After a four year government investigation, General Electric Co. will pay a $50 million fine over its alleged misuse of hedge fund accounting which in one case, regulators said allowed GE to avoid missing analysts’ earnings expectations.

The Securities and Exchange Commission alleged in a federal court filing today that the industrial conglomerate, which also owns various media properties committed accounting fraud in 2002 and 2003.

GE settled the charges without admitting or denying the allegations, the SEC said. GE had received a notice in September last year that the SEC was considering taking court action.

“On four separate occasions in 2002 and 2003, however, high-level GE accounting executives or other finance personnel approved accounting which was not in compliance with Generally Accepted Accounting Principles (“GAAP”) so as to increase earnings or revenues or to avoid reporting negative financial results,” the SEC alleged in the complaint.

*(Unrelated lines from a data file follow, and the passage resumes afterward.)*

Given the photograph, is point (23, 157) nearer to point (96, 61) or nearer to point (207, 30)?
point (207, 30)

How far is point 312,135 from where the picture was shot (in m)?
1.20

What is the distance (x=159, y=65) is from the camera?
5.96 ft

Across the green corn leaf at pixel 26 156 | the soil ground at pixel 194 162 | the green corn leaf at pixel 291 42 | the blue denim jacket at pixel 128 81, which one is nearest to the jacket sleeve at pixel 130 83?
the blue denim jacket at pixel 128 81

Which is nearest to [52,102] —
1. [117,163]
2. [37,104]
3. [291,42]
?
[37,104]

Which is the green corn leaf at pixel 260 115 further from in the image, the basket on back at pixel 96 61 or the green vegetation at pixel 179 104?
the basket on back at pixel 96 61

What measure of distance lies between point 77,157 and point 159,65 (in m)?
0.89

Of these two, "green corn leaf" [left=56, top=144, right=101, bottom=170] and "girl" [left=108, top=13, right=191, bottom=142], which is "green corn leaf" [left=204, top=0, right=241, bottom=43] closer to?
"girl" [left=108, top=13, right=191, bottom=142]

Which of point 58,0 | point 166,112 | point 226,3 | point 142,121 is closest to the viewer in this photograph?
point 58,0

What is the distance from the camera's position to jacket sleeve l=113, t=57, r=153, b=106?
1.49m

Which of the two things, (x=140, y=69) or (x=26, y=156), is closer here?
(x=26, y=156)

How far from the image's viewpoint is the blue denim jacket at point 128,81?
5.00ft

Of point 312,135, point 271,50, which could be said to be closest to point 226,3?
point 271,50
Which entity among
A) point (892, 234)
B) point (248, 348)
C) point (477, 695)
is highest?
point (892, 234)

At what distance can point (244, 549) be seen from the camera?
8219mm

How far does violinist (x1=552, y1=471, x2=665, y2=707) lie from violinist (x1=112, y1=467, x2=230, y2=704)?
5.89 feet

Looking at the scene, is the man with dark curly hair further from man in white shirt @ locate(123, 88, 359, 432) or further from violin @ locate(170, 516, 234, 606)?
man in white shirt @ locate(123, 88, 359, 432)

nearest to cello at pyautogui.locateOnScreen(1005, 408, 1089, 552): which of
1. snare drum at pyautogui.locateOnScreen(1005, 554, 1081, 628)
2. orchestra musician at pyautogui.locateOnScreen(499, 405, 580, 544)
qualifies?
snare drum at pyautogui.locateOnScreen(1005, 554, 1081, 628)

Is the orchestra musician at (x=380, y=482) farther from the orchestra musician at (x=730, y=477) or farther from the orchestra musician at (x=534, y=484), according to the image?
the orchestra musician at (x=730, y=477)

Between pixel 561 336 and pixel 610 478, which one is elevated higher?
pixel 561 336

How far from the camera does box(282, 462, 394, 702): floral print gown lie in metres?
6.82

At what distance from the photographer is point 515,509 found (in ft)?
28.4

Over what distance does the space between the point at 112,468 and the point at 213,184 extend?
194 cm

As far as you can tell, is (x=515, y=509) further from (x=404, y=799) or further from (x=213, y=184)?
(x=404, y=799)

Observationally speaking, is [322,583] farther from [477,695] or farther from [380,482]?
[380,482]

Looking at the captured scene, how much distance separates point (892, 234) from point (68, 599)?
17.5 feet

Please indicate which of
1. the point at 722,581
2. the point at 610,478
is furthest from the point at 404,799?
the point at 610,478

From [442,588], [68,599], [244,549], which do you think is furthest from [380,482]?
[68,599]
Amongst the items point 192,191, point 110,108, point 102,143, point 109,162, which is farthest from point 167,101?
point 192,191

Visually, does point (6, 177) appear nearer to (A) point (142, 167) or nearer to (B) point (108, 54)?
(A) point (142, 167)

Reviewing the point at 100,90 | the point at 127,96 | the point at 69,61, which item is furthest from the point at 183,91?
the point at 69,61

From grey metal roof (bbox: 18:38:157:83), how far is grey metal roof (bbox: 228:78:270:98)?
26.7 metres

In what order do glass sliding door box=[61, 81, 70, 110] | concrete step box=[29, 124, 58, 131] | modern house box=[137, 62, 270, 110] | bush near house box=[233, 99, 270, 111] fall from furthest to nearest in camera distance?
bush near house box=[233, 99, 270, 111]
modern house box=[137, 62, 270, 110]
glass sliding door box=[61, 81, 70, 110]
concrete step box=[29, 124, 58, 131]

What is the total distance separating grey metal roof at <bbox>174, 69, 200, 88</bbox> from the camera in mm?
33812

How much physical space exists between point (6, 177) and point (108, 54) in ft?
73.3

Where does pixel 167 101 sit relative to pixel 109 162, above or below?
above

General Electric said today it settled the matter because “we have concluded that it is in the best interest of GE and its shareholders to resolve this matter and put it behind us on the basis announced today.”

“The errors at issue fell short of our standards,” GE said.

The conglomerate said it produced about 2.9 million pages of e-mails and other documents to the SEC and spent approximately $200 million in legal and accounting expenses to make sure issues were addressed appropriately.

The U.S. regulator said it took into account remedial acts by the company to improve its internal audit and controllership operations.